天天看点

TPC-DS 测试Impala On Parquet和Impala On Kudu

文章目录

    • 导入Kudu数据
    • TPC-DS测试
      • SQL准备
      • 批量执行脚本
      • 生成测试结果

导入Kudu数据

假设已经使用hive-testbench在Hive中生成TPC-DS数据集了。参考上一篇文章基于hive-testbench实现TPC-DS测试

TPC-DS 测试Impala On Parquet和Impala On Kudu

接下来我们还需要生成Kudu的表和数据,先准备SQL:

drop database if exists ${VAR:DB} cascade;
create database ${VAR:DB};
use ${VAR:DB};

drop table if exists call_center;
create table ${VAR:DB}.call_center
PRIMARY KEY (cc_call_center_sk)
STORED AS KUDU
as select * from ${VAR:HIVE_DB}.call_center;

drop table if exists catalog_page;
create table ${VAR:DB}.catalog_page
PRIMARY KEY (cp_catalog_page_sk)

## 条目

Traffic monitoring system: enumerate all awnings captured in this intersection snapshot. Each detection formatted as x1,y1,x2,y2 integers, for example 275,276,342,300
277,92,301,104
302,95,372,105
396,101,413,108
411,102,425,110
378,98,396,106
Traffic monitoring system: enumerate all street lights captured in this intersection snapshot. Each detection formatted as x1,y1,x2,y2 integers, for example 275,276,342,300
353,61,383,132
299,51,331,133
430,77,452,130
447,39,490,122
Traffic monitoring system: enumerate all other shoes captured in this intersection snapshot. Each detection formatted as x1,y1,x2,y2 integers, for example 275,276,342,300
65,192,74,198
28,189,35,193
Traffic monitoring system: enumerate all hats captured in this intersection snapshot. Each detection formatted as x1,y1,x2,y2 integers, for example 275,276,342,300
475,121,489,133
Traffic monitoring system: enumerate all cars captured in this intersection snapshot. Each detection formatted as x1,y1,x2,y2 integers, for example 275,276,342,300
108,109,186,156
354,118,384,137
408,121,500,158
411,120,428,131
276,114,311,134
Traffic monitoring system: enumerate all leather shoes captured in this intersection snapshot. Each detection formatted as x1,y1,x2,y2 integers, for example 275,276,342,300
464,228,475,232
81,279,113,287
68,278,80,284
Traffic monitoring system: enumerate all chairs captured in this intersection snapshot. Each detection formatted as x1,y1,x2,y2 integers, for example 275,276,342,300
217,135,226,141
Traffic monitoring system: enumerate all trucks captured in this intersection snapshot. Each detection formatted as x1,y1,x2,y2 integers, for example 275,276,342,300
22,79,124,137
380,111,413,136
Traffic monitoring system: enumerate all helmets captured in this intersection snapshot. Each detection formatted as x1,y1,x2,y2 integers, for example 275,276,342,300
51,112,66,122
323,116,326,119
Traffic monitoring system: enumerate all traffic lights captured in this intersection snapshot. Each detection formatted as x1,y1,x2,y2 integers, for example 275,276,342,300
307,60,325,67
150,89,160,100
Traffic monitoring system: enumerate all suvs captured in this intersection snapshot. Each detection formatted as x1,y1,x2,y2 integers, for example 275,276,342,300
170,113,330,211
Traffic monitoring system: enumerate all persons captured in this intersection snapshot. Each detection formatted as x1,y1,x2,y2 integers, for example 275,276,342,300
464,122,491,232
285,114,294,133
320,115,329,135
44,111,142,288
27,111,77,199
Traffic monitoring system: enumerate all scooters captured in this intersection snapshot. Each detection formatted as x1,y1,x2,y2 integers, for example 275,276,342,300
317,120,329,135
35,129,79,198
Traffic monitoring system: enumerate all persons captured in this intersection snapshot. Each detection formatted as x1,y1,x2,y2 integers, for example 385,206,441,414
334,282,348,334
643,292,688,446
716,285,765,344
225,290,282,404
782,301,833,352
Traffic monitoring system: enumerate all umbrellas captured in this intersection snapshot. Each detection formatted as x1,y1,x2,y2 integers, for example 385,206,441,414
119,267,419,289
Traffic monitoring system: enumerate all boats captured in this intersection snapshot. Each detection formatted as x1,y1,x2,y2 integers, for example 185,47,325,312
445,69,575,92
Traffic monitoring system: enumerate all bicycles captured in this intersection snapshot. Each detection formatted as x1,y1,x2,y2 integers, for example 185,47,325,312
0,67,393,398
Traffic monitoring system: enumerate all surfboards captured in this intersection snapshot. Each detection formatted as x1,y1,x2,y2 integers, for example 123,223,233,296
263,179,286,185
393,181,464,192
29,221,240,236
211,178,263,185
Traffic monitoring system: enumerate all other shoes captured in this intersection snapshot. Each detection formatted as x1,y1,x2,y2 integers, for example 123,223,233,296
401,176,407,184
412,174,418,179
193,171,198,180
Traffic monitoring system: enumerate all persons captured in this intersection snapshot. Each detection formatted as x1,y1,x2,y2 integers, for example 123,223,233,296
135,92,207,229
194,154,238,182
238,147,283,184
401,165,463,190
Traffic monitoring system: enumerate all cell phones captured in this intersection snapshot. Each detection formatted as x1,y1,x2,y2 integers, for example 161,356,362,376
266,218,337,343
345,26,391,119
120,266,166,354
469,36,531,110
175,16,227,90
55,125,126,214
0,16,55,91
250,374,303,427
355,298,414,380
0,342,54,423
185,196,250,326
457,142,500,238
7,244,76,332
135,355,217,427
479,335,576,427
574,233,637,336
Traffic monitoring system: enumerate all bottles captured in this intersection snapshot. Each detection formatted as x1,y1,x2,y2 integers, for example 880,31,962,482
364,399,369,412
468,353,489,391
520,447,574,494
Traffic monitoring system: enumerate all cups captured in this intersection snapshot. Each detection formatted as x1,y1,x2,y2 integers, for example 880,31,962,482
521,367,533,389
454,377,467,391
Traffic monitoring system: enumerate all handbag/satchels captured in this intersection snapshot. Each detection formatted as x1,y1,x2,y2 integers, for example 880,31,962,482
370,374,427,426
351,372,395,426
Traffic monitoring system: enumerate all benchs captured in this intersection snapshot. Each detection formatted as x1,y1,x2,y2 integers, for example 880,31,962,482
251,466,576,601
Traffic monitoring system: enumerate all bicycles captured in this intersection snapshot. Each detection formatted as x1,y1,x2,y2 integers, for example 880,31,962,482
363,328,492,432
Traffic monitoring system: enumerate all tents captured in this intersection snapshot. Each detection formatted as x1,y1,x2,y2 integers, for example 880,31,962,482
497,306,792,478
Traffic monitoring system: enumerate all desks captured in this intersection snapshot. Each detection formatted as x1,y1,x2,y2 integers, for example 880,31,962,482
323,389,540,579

## 问题描述
请抄录这篇 TPC-DS 测试文章中从“假设已经使用hive-tes”起至“PRIMARY KEY (cc_call_center_sk)”止的部分，首尾两处均包括在内。 上述条目与本任务无关。

## 解决方案
假设已经使用hive-testbench在Hive中生成TPC-DS数据集了。参考上一篇文章基于hive-testbench实现TPC-DS测试

TPC-DS 测试Impala On Parquet和Impala On Kudu

接下来我们还需要生成Kudu的表和数据,先准备SQL:

drop database if exists ${VAR:DB} cascade;
create database ${VAR:DB};
use ${VAR:DB};

drop table if exists call_center;
create table ${VAR:DB}.call_center
PRIMARY KEY (cc_call_center_sk)